Poursuivez le texte sur l'agitation du monde et le regard d'éternité à partir de sa dernière phrase.

### SEGMENT DU DOCUMENT
* * * *
Servir de haut-parleur à l’ennemi est une souveraine idiotie ; et si l’ennemi est l’ennemi de Dieu, c’est un grand péché. — C’est pourquoi, sur le plan professionnel, je ne louerai jamais la science de celui qui s’en sert comme d’une chaire pour attaquer l’Église.

Galoper, galoper !… Agir, agir !… Fièvre, folie de bouger… Merveilleux édifices matériels…

Spirituellement : planches de bois blanc, pauvres tissus de coton, panneaux coloriés… Galoper ! Agir !

— Va-et-vient général…

C’est parce qu’ils travaillent pour l’heure présente : ils « sont » toujours au « présent ». — Toi…, tu dois voir les choses sous un jour d’éternité, en ayant « présent à l’esprit » à la fois le terme final et le passé.
* * * *
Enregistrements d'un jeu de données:
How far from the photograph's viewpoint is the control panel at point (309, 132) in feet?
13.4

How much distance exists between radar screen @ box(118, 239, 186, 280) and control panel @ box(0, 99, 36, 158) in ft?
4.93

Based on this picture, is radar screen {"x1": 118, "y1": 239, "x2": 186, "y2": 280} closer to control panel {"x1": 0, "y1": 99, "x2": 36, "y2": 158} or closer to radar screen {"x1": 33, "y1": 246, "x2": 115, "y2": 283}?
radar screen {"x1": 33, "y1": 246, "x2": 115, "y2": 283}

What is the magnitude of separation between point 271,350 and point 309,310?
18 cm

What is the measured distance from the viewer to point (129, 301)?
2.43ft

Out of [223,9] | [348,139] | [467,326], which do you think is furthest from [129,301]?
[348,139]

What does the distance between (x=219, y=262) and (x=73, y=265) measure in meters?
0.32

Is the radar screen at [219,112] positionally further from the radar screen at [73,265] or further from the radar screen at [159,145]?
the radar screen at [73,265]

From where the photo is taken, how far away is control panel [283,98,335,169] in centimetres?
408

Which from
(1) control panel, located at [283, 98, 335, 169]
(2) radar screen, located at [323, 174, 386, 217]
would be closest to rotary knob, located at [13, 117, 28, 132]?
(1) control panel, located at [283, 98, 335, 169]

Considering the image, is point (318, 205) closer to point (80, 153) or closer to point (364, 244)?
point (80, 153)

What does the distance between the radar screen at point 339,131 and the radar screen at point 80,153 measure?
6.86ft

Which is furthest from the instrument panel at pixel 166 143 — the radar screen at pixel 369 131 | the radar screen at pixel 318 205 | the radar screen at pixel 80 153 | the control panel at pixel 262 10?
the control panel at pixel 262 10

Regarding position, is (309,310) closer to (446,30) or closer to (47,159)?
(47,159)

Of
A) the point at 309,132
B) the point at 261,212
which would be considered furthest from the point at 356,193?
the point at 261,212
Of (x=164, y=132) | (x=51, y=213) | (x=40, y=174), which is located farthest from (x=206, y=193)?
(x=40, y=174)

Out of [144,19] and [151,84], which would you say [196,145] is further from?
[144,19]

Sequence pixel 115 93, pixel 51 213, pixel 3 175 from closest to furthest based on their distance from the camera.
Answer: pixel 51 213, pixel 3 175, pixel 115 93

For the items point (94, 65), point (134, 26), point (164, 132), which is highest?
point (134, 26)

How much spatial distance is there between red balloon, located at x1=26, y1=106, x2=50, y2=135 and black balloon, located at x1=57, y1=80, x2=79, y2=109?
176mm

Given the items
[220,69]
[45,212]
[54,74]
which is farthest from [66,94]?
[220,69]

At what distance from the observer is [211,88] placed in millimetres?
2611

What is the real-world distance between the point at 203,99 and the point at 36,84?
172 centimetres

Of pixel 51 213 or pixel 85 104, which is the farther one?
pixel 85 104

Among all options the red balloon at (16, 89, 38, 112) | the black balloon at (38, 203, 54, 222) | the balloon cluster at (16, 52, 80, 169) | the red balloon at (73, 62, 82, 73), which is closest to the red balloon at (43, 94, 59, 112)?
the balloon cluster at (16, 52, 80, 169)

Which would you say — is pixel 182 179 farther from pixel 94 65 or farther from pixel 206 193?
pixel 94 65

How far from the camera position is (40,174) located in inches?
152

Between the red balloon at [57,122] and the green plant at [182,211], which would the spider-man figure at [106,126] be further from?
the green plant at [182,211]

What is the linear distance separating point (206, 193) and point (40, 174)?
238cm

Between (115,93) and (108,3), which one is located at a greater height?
* * * *
### RÉSULTAT DE L'EXERCICE
Quiétude. — Paix. — Vie intense, mais au-dedans de toi. Sans galoper, sans cette maladie de changer sans cesse de place, de l’endroit même qui t’est assigné dans la vie tu seras pour un grand nombre source de lumière et d’énergie, comme une puissante turbine spirituelle…, sans perdre toi-même ta force et ta lumière.

N’aie pas d’ennemis, n’aie que des amis : des amis… à droite — s’ils t’ont fait ou ont voulu te faire du bien — et… à gauche — s’ils t’ont nui ou ont tenté de te nuire.

Ne révèle aucun détail de « ton » apostolat, si ce n’est pour faire du bien à ton prochain.

Que votre condition passe inaperçue comme celle de Jésus pendant trente années.

Joseph d’Arimathie et Nicodème rendent discrètement visite à Jésus, en temps normal comme à l’heure du triomphe.

Mais à l’heure des grandes lâchetés ils font preuve de courage, en déclarant devant les autorités — audacter, avec audace, leur amour pour le Christ. — Prends exemple sur eux.

Ne vous inquiétez pas s’ils « vous reconnaissent » à vos œuvres. — C’est la bonne odeur du Christ. — Et puis, en travaillant toujours exclusivement pour lui, réjouissez-vous que s’accomplissent ces paroles de l’Écriture : « Qu’ils voient vos bonnes œuvres et glorifient votre Père, qui est aux cieux. »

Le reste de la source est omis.